IQ testleri mükemmele yakın veya kapsamlı bir yerde değildir, ancak insanların yakın gelecekte nasıl öğrenebileceklerini tahmin etmemize yardımcı olabilirler, bu da aldıkları destekte bir fark yaratabilir.
Örneğin, IQ puanları zihinsel engellilik teşhisini etkileyebilir ve bu da farklı öğrencileri desteklemek için eğitim programları hakkında kamu politikasını bilgilendirebilir.
Bu genel politika kararlarını vermek söz konusu olduğunda, zekayı ölçmek için standart bir yola sahip olmanın neden değerli olduğu anlaşılabilir. Ancak, IQ testlerinin neden tartışmalarla çevrili olduğunu görmek de kolaydır.

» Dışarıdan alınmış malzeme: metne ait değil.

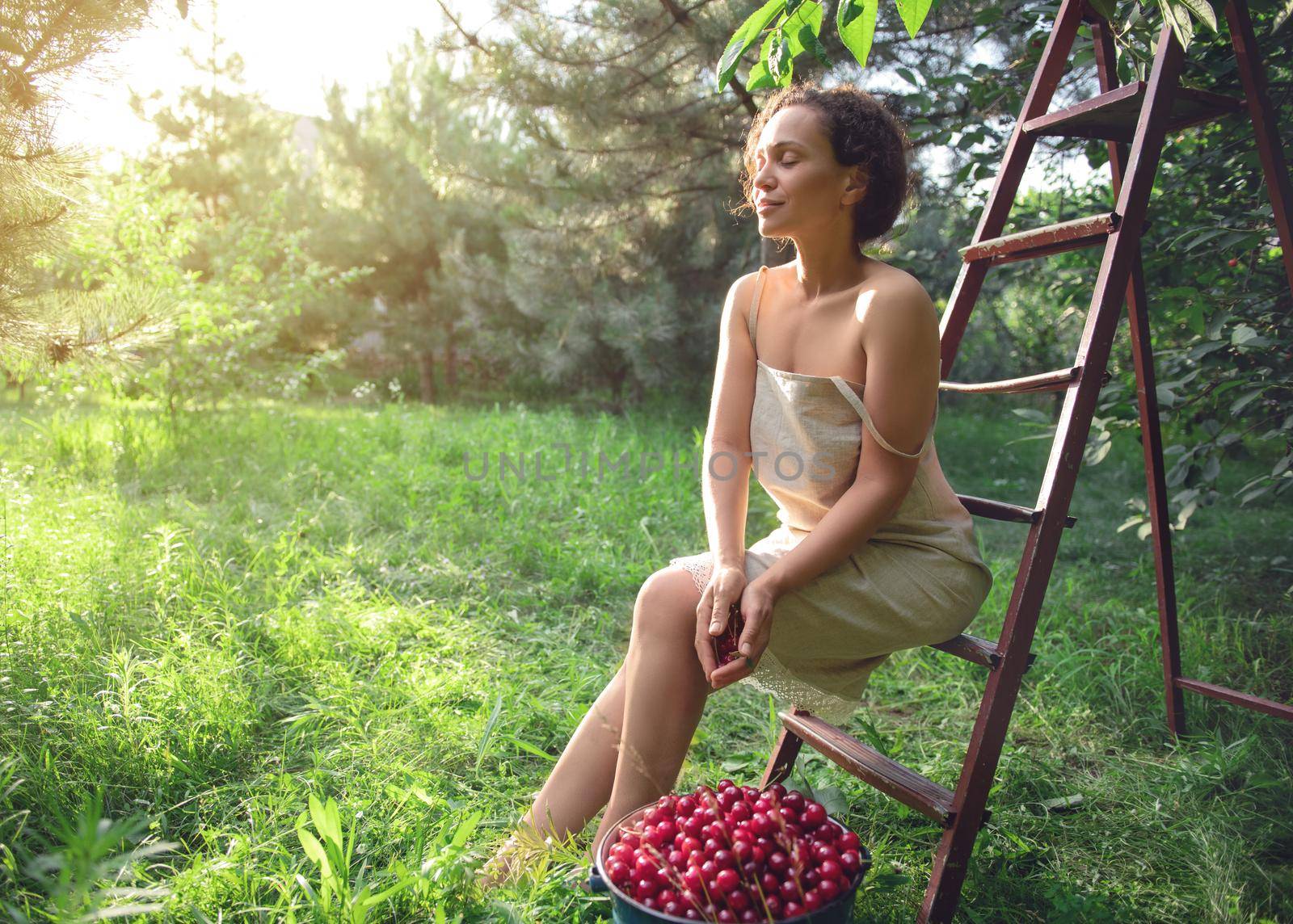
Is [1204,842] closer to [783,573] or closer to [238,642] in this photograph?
[783,573]

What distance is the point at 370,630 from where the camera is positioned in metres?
2.54

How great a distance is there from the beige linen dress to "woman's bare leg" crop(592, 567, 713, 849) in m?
0.08

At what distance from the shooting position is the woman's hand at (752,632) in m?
1.35

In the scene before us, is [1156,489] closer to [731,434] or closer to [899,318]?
[899,318]

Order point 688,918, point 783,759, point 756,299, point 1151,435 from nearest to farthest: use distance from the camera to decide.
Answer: point 688,918 < point 756,299 < point 783,759 < point 1151,435

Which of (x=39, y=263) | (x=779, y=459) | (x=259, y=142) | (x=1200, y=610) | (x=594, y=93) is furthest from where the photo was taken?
(x=259, y=142)

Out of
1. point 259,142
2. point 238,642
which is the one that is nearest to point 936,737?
point 238,642

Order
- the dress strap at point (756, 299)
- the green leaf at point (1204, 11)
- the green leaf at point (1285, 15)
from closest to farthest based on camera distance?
the green leaf at point (1204, 11), the dress strap at point (756, 299), the green leaf at point (1285, 15)

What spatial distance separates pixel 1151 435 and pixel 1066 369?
57cm

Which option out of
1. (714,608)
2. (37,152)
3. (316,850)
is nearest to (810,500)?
(714,608)

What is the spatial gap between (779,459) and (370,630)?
152 centimetres

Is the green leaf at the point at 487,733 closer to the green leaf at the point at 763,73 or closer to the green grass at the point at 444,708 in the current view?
the green grass at the point at 444,708

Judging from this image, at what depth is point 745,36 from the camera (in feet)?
4.70

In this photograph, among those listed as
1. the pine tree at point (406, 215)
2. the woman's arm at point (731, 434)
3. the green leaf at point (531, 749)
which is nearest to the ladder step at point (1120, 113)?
the woman's arm at point (731, 434)
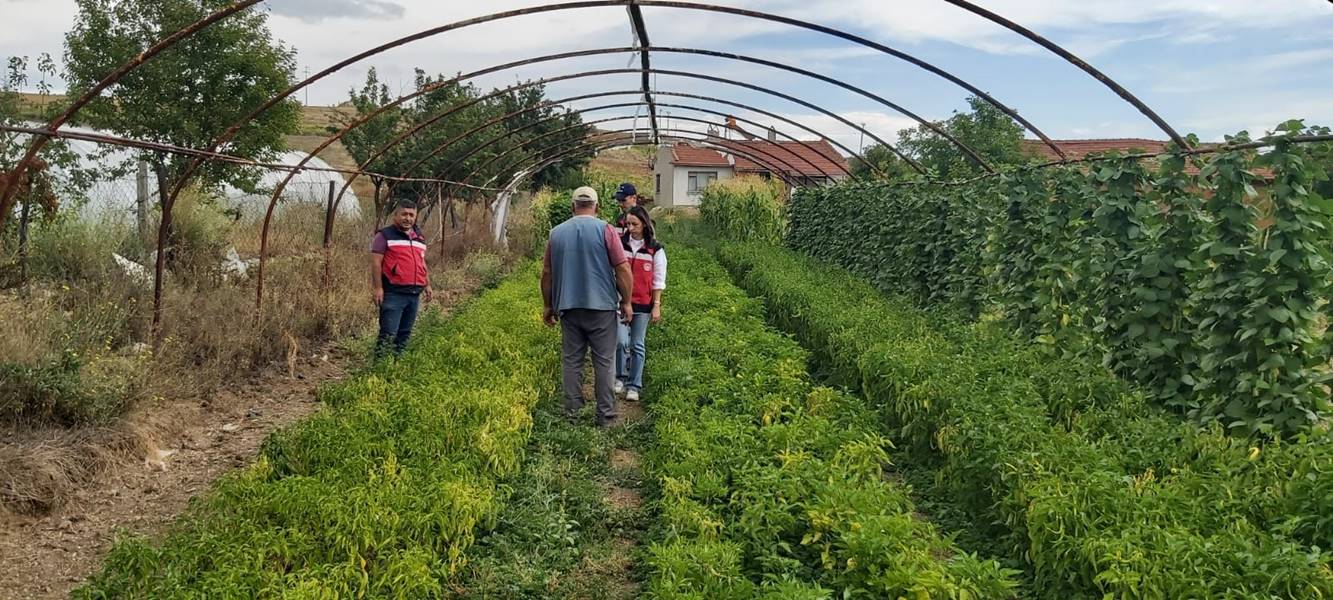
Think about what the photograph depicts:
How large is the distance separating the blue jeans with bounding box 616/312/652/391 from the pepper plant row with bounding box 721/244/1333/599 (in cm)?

Sonuç olarak, zeka hakkında anlamadığımız çok şey var ve IQ puanının bize bir kişi veya insan grupları hakkında söyleyemeyeceği çok şey var. Dolayısıyla, IQ bazı durumlarda yararlı bir kısaltma olsa da, taşa oturtulacak ve bir sayının sizi tanımlamasına izin vermeyecek bir şey değildir.